Bairagi Kainla grew up in a big family. The poet was born the same year his grandfather, Man Prasad (Harkagoli), died. Among his grandfather’s four sons, his father was second and married six times. Bairagi was the fourth among eight brothers. They had six sisters.
“The best part about living in a big family was I did not experience loneliness. I was always among people. Right now, in Kathmandu, if we needed to leave our house for a while, we would have a problem regarding who would take care of it. Back then there would always be someone around.
“The sad part of big families was the mental and physical pressure on women.

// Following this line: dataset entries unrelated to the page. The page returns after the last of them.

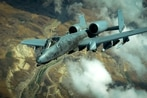 House lawmakers authorize $103M for A-10 wings to save 3 squadrons from retiring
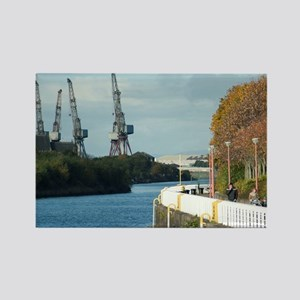Clyde shipyards in Glasgow Scotla Rectangle Magnet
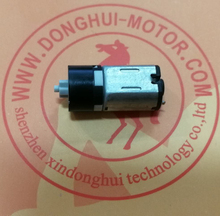 10mm standard electronic lock gear motor with M10 planetary gear micro motor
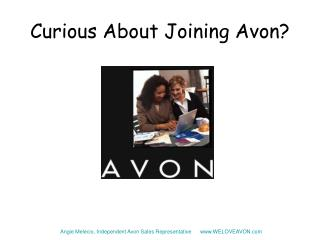 Curious About Joining Avon?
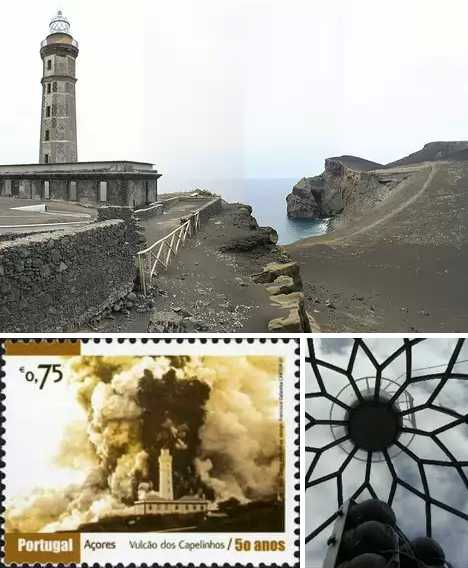 Capelinhos Lighthouse Azores Faial abandoned
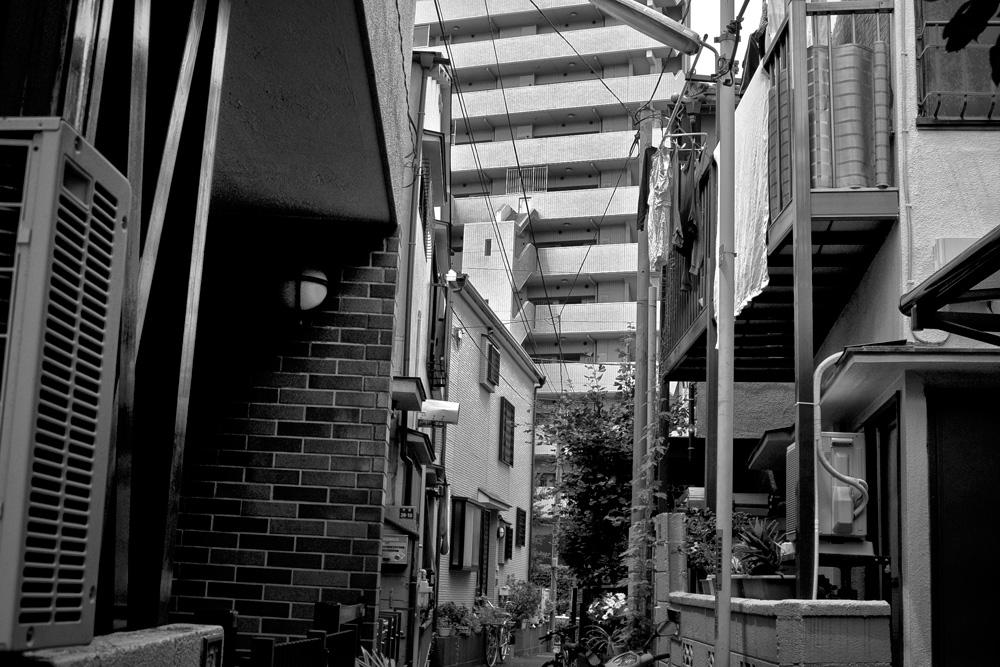 itabashi3-12.jpg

I remember the womenfolk in our family would wake up around four o’clock in the morning and start cleaning, cooking, carrying water, grinding cereal, cutting grass until late afternoon. They worked into the night to complete their work. Besides, they had other responsibilities like melopat (farming and vegetable gardening). I felt their hardship.

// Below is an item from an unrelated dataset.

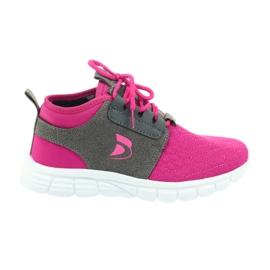 Befado buty dziecięce sportowe 516Y033 różowe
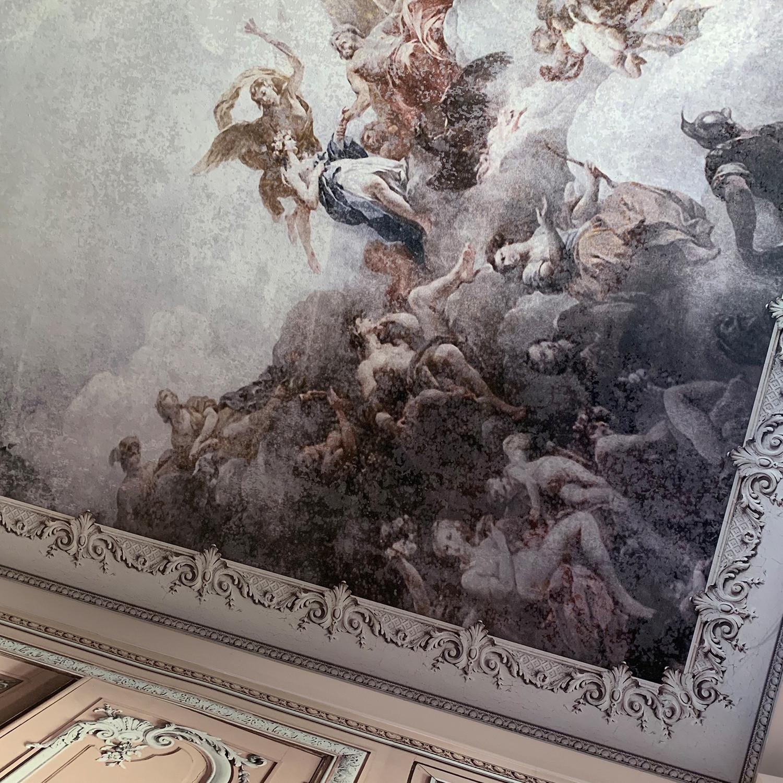 Fresco Great Value Inspire Typography Frames Grey Wallpaper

“With men, it was better. If a male member took charge of the family, generally the eldest, his younger brothers were left with less responsibilities. Of course, there were times when our family experienced money shortage, which is not surprising as children were born and expenses increased. Agriculture sustained us and it had limitations. Although we were many children, I don’t think I felt deprived of my parents’ affection. My father was able to show he protected us and this meant a lot to me. Interestingly, we had to gather courage to show ourselves in front of him!

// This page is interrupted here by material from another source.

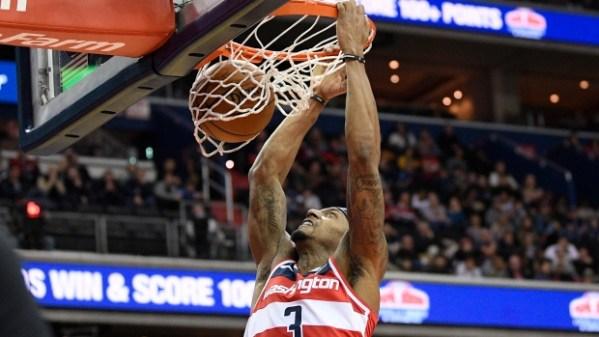 Bradley Beal, Washington Wizards reach two-year, $72M extension - TSN.ca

“He was a keen social worker. He believed in improving our community: the Limbus. He felt the need to place a stress on education and fight drinking, womanizing, and squabbling – social problems prevalent among our people. His inspiration came from a religious leader Falgunanda who started a sect called Satyahangma. My father was greatly influenced by his teachings. Most probably I think he was among the first of the Limbus to emphasize education. Afterwards, he sent my brothers, sisters, and myself far away from home for further studies.
“When I was born in Pouwa Sartap Village of Panchtar (a district in Eastern Nepal), my elder brothers had already moved down to Ilam and attended school. Once on their visit home during Dashain (a major festival celebrated in Nepal), I consulted my brother Bhuwani Bikram and we decided I should run away and stay with them.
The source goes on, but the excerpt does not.